On Thu, Sep 10, 2020 at 5:54 PM Michael Catanzaro <mcatanzaro@gnome.org> wrote:
On Thu, Sep 10, 2020 at 9:36 am, Kamil Paral <kparal@redhat.com> wrote:
> On Thu, Sep 10, 2020 at 8:54 AM Mikhail Gavrilov
> <mikhail.v.gavrilov@gmail.com> wrote:
>> # authselect apply-changes
>>  [error] [/etc/authselect/nsswitch.conf] has unexpected content!
>>  [error] Unexpected changes to the configuration were detected.
>>  [error] Refusing to activate profile unless those changes are
>> removed or overwrite is requested.
>>  Some unexpected changes to the configuration were detected. Use
>> 'select' command instead.
>
> I see the same error.

I'm a bit concerned that two different people are seeing this.
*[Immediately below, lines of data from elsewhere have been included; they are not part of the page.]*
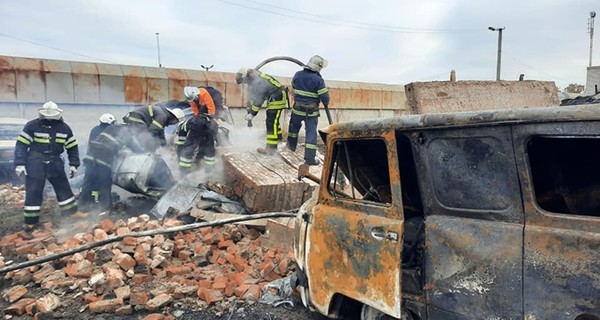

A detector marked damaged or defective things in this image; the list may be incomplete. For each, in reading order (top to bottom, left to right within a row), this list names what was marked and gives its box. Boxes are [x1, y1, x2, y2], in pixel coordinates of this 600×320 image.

destroyed van [292, 104, 600, 318]
burned vehicle [292, 104, 600, 318]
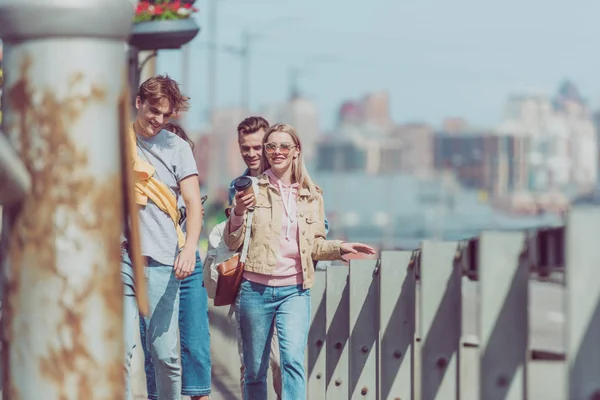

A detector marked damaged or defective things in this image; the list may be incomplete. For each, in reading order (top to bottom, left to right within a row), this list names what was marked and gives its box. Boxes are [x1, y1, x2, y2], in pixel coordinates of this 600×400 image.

rusty metal pillar [0, 1, 135, 398]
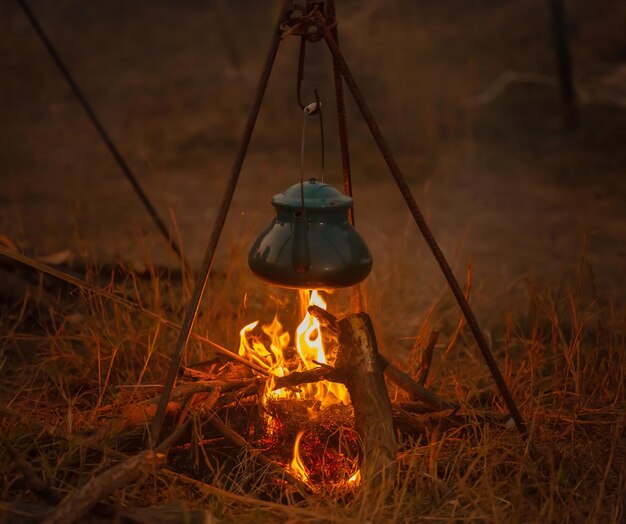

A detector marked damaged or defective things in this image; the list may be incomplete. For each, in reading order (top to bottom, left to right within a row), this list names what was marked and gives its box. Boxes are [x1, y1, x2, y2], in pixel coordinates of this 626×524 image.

rusty metal pole [148, 2, 290, 448]
rusty metal pole [312, 17, 528, 438]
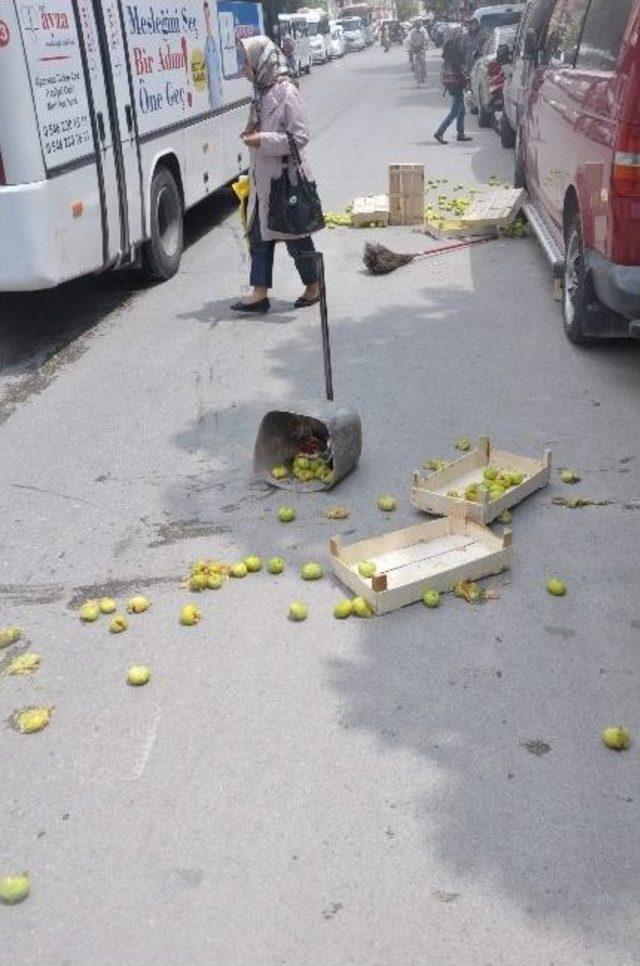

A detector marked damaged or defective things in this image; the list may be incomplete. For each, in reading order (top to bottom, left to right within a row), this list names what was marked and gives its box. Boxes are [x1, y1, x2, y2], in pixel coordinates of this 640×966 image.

broken crate [412, 438, 552, 528]
broken crate [332, 520, 512, 616]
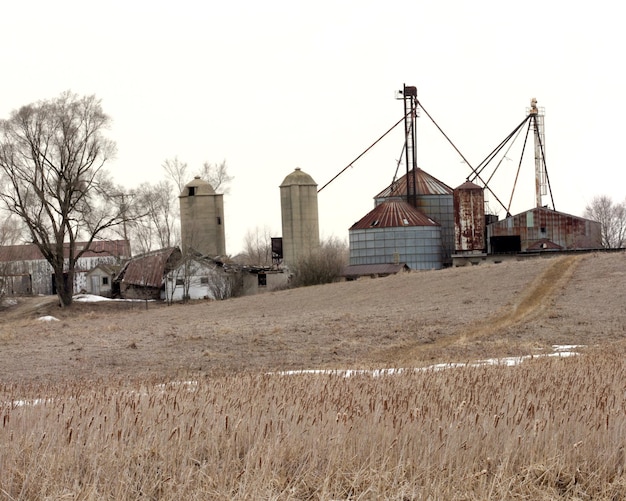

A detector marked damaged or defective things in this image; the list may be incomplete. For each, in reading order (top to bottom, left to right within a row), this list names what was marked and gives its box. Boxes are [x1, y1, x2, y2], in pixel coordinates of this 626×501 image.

rusted metal roof [372, 168, 450, 199]
rusted metal roof [348, 199, 436, 230]
rusty metal panel [450, 182, 486, 252]
rusty metal silo [450, 181, 486, 254]
rusted metal roof [0, 238, 130, 262]
rusted metal roof [117, 247, 180, 288]
rusted metal roof [342, 262, 410, 278]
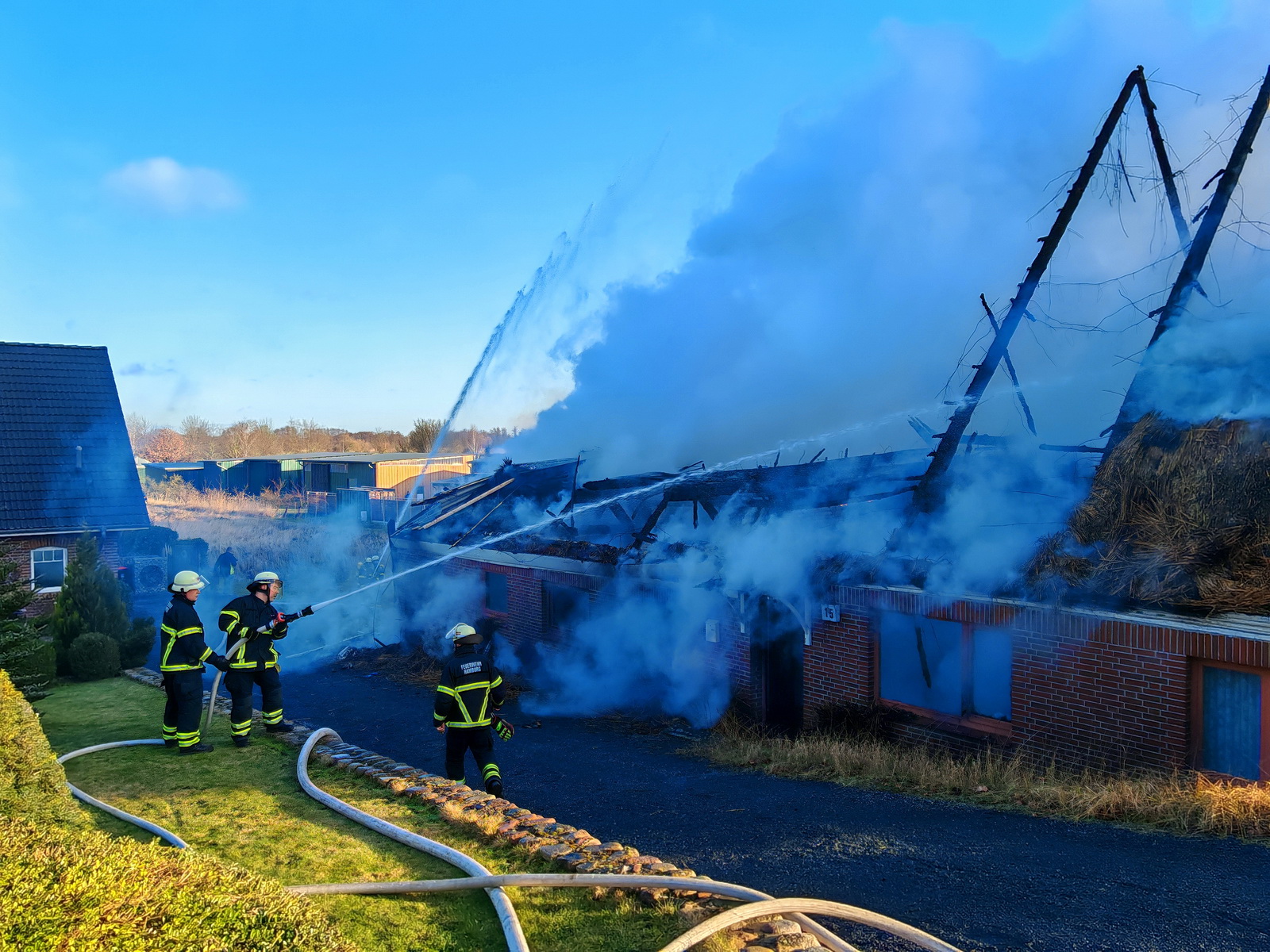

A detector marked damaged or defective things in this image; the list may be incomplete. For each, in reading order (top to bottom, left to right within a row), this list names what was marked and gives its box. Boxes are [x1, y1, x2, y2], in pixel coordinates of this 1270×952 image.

burnt rafter [914, 66, 1188, 515]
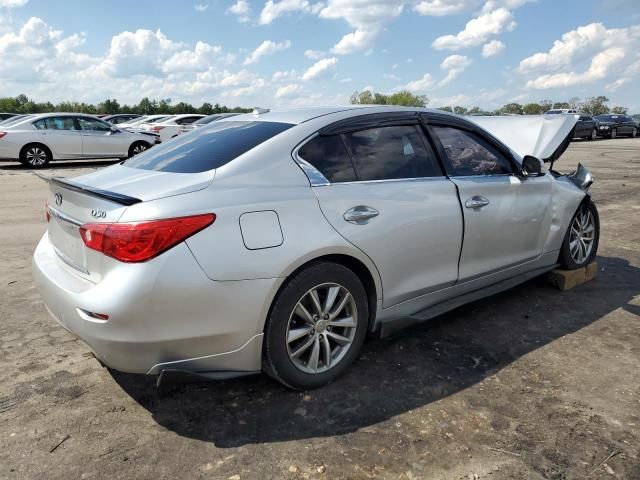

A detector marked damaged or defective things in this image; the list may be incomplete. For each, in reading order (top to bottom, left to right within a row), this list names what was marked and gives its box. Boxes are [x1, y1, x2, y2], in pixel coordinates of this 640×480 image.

damaged silver car [33, 106, 596, 390]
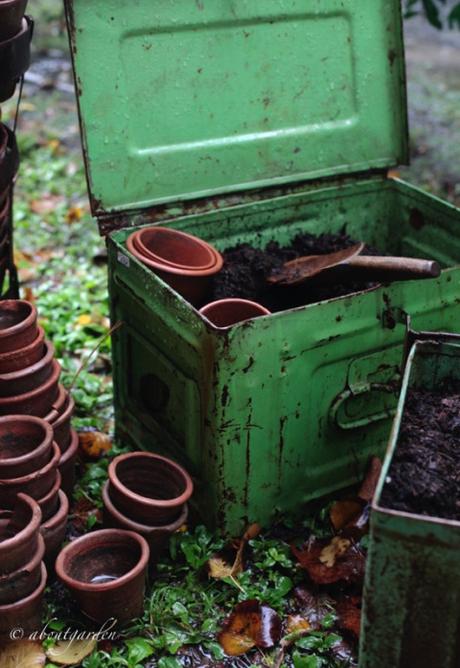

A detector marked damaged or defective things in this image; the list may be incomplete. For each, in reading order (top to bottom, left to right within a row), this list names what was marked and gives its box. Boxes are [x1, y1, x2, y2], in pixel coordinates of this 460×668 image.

rusty green metal box [66, 0, 460, 532]
rusted metal container [66, 0, 460, 532]
rusty green metal box [360, 342, 460, 664]
rusted metal container [360, 340, 460, 668]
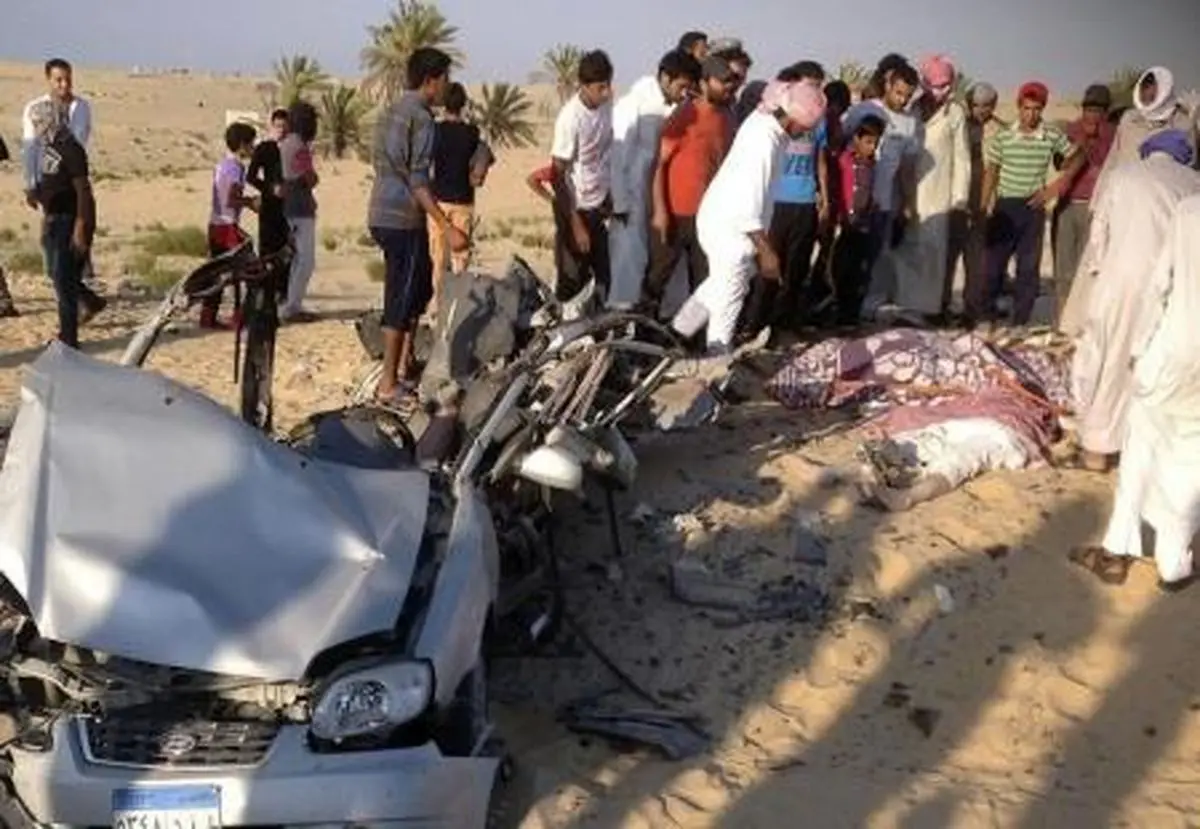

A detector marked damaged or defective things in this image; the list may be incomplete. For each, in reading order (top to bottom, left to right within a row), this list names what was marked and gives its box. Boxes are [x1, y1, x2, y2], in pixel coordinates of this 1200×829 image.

crushed car hood [0, 343, 429, 681]
burnt car wreckage [0, 243, 729, 825]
I don't
think we have any scriptlets tha writes to /etc/nsswitch.conf or
/etc/authselect/nsswitch.conf on its own. But maybe, for non-live
installs, that could happen if the systemd RPM gets installed before
the authselect RPM? Then systemd would think /etc/nsswitch.conf is not
managed by authselect. Hm....

Anyway, if you can find a way to get to this state from a clean
install, without touching those files manually, then please do report a
bug. That shouldn't be happening.

I did edit /etc/nsswitch.conf manually, because obviously I needed a working system :) The confusing part here is that the error message claims that **/etc/authselect/nsswitch.conf** has unexpected content. So this doesn't seem to be related to /etc/nsswitch.conf having been edited by hand. Is it? If it is, what is the proper way to revert back to upstream defaults in this case? Should I append "--force" to the command? (I don't want to destroy my system, that's why I'm not simply trying it. All of this seems awfully complex and fragile).